== Given request ==
Gather each line of the items below that contains the word "closest", copying every such line in full.

== Extracted information ==
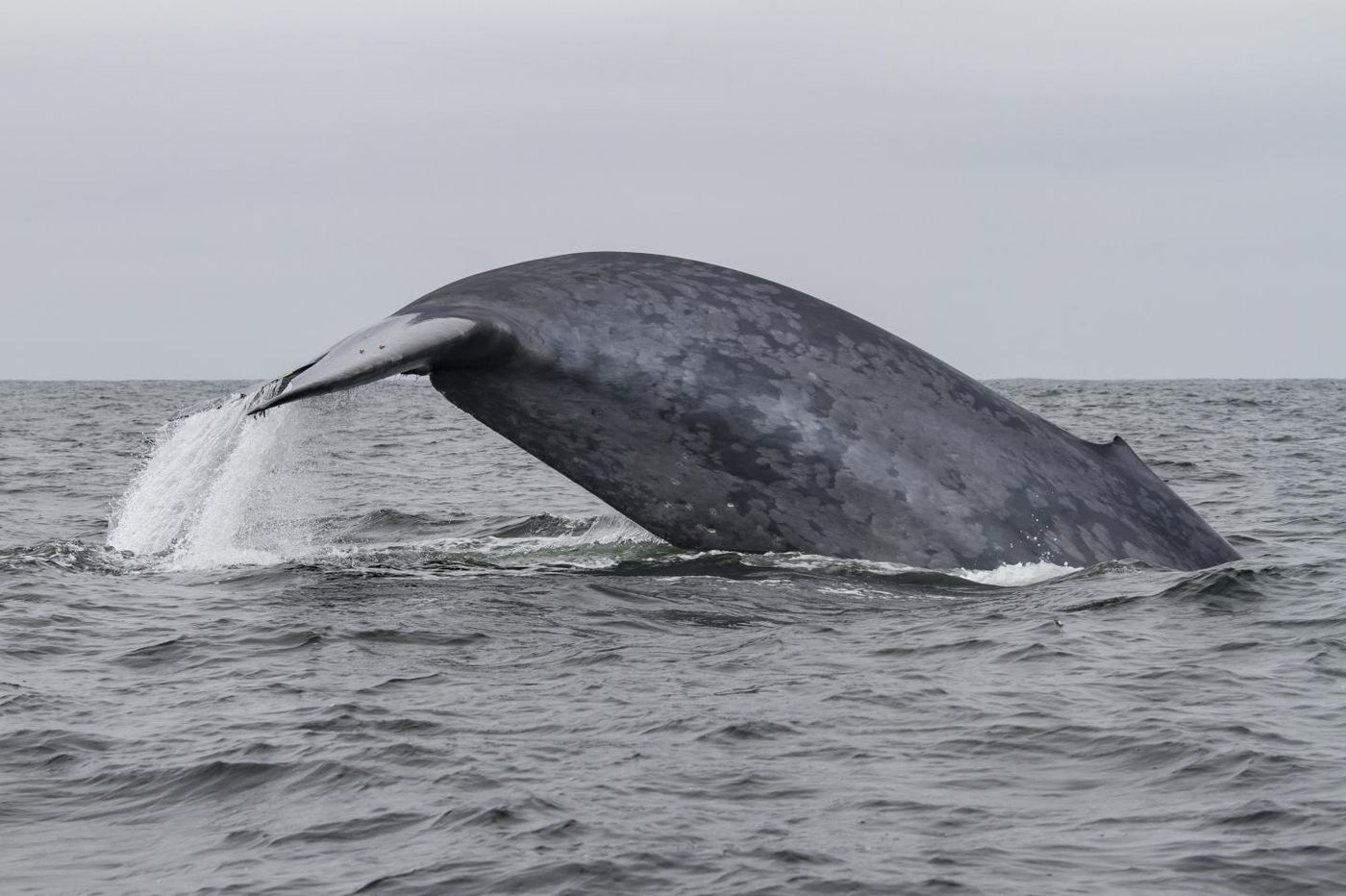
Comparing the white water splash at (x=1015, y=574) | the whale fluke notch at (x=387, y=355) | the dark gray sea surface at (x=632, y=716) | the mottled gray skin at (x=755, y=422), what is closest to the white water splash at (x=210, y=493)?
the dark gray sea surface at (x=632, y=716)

==

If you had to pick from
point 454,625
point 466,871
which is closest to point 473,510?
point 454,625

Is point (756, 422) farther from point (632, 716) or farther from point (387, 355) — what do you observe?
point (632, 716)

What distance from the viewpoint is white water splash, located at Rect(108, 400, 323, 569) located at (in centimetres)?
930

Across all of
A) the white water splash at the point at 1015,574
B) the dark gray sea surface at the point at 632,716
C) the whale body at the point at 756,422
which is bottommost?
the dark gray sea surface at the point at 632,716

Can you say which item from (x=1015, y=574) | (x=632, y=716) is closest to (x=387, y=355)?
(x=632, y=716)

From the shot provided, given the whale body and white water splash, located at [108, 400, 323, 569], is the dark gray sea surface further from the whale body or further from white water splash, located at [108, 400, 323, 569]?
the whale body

== Expected answer ==
Comparing the white water splash at (x=1015, y=574) | the whale fluke notch at (x=387, y=355) | the dark gray sea surface at (x=632, y=716) | the mottled gray skin at (x=755, y=422), what is closest to the white water splash at (x=210, y=493)?
which is closest to point 473,510?
Can you say which item from (x=1015, y=574) | (x=632, y=716) is closest to (x=387, y=355)?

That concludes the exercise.